_THINGS TO DO:_
(a) Reproduce the passage on Korean hats verbatim, everything from "When thus used, it" down to "in carrying it.".
(b) Answer these questions from the passage on Korean hats:
(i) Why does the man leading a bull cover his face with his large hat?
(ii) What is the hood worn under the transparent hat lined with?
(iii) What is the fan-like object of yellow oil-paper called?
══ SOURCE EXTRACT
The hat just described is that most commonly worn in the Land of the
Morning Calm, and that which one sees on the generality of people. But
there! look at that man passing along leading a bull--he has a hat large
enough to protect a whole family. It is like a huge pyramid made of
basket-work of split bamboo or plaited reeds or rushes, and it covers him
almost half way down to his waist. Well, that poor man is in private
mourning for the death of a relation, and he covers his face thus to show
his grief.


Here, again, comes another individual with a transparent hat like the
first, only worn over a big hood open at the top over the head and
falling rounded over the shoulders, thus protecting the ears from the
severe cold. This is lined with fur, with which it is also trimmed, and
looks quite furry and warm, if not exactly becoming. Ah! but here is
something even more curious in the shape of head-gear. It is just
beginning to snow, and, one after the other, our transparent _kat-sis_
are undergoing a transformation. I daresay, as we stand watching the
people go by, it will be noticed that nearly each one who has a
transparent hat, also wears in his girdle round his waist a triangular
object made of yellow oil-paper which resembles a fan. Well, now, you
will see what it is. An oldish man turns up his nose to scrutinise the
intentions of the weather-clerk, and, apparently little satisfied at the
aspect of the threatening clouds, stops, and unsheathing his fan-like
object from his belt, opens it, when it is seen to become like a small
umbrella without the stick and handle, about two and a half feet only in
diameter, which, by means of a string, he fastens over his brand new hat.
When thus used, it takes the shape of a cone, except, of course, that
there will be a multitude of folds in it. It is called _kat-no_. The idea
is not at all bad, is it? for here you have an umbrella without the
trouble of tiring your arms in carrying it.
════
══ DATA LINES
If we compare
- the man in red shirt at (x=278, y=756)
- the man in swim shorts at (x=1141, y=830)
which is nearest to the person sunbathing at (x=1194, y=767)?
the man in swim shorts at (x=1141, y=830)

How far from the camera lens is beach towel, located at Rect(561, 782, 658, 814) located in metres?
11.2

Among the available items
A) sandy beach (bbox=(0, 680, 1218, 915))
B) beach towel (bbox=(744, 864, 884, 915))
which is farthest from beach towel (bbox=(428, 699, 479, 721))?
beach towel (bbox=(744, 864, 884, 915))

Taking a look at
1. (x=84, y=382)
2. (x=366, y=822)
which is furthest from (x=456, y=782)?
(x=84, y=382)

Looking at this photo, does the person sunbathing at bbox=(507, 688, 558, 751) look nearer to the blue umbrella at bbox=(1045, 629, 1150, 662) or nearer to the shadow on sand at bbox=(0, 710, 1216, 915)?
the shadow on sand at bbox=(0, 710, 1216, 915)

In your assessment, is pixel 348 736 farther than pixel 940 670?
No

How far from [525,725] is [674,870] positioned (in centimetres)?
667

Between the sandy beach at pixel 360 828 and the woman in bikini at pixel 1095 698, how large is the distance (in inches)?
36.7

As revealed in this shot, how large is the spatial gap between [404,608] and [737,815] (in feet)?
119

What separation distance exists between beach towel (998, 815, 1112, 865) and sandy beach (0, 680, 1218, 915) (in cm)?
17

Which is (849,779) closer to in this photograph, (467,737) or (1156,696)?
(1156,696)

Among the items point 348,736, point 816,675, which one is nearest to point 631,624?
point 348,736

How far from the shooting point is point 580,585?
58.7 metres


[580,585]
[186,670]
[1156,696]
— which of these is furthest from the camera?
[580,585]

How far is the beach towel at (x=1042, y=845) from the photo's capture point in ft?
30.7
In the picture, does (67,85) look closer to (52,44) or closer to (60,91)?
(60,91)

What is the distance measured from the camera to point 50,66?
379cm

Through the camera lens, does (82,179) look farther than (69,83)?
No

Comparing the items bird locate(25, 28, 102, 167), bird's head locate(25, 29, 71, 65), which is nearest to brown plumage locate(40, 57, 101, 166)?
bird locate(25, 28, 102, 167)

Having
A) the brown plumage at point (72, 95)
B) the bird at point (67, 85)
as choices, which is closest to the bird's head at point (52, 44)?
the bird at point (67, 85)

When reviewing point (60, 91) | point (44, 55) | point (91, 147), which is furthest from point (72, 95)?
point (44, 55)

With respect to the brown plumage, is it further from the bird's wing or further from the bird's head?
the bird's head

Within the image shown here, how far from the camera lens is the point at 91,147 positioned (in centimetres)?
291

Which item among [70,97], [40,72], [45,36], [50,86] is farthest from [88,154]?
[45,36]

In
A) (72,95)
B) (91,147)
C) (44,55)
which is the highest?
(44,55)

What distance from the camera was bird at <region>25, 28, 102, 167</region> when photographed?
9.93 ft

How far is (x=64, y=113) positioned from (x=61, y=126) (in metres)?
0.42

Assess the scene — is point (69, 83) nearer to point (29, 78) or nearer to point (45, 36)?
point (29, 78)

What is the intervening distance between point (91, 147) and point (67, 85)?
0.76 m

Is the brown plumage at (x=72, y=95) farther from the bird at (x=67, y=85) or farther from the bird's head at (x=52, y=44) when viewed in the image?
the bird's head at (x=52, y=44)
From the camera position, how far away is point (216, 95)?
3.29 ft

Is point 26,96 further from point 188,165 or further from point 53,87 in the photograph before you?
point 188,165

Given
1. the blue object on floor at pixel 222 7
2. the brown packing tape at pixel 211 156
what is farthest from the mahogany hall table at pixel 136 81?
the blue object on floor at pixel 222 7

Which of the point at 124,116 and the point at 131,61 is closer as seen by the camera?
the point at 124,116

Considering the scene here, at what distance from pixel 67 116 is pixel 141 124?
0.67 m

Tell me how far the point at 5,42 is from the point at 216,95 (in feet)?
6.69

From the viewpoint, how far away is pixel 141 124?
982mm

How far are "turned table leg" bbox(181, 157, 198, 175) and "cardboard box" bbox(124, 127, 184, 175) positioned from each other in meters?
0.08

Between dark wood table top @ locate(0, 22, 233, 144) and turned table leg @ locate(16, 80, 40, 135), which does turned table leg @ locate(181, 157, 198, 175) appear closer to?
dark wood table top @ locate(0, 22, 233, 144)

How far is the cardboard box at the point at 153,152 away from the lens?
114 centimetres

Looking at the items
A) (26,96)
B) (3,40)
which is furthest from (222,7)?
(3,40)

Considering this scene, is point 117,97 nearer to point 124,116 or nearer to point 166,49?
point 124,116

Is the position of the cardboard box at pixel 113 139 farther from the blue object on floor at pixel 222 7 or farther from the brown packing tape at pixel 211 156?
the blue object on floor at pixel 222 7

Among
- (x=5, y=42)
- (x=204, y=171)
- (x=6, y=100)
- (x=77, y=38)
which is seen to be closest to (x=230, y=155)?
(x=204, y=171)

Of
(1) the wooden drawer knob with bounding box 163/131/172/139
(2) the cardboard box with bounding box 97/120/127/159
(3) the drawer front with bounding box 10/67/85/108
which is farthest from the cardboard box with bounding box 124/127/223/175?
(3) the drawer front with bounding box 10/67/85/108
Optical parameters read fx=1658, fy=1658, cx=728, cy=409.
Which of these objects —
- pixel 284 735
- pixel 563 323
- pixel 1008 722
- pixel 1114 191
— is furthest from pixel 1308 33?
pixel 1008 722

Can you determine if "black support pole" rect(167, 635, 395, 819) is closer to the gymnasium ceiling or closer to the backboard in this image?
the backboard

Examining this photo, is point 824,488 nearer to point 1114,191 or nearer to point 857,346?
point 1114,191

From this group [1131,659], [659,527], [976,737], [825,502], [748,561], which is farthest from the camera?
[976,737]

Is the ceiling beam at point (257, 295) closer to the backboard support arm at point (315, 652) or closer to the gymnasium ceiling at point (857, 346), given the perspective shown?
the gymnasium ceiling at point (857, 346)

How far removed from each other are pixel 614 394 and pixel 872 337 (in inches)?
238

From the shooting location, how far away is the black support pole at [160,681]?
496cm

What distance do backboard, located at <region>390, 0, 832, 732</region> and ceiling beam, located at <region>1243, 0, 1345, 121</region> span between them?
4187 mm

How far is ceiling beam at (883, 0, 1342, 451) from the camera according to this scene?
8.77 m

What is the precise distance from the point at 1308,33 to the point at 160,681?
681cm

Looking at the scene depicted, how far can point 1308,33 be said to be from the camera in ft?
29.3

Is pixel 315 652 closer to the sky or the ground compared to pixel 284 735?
════
_THE ANSWERS:_
(a)
When thus used, it takes the shape of a cone, except, of course, that
there will be a multitude of folds in it. It is called _kat-no_. The idea
is not at all bad, is it? for here you have an umbrella without the
trouble of tiring your arms in carrying it.

(b)
(i) He is in private mourning for the death of a relation, and he covers his face to show his grief.
(ii) It is lined with fur.
(iii) It is called _kat-no_.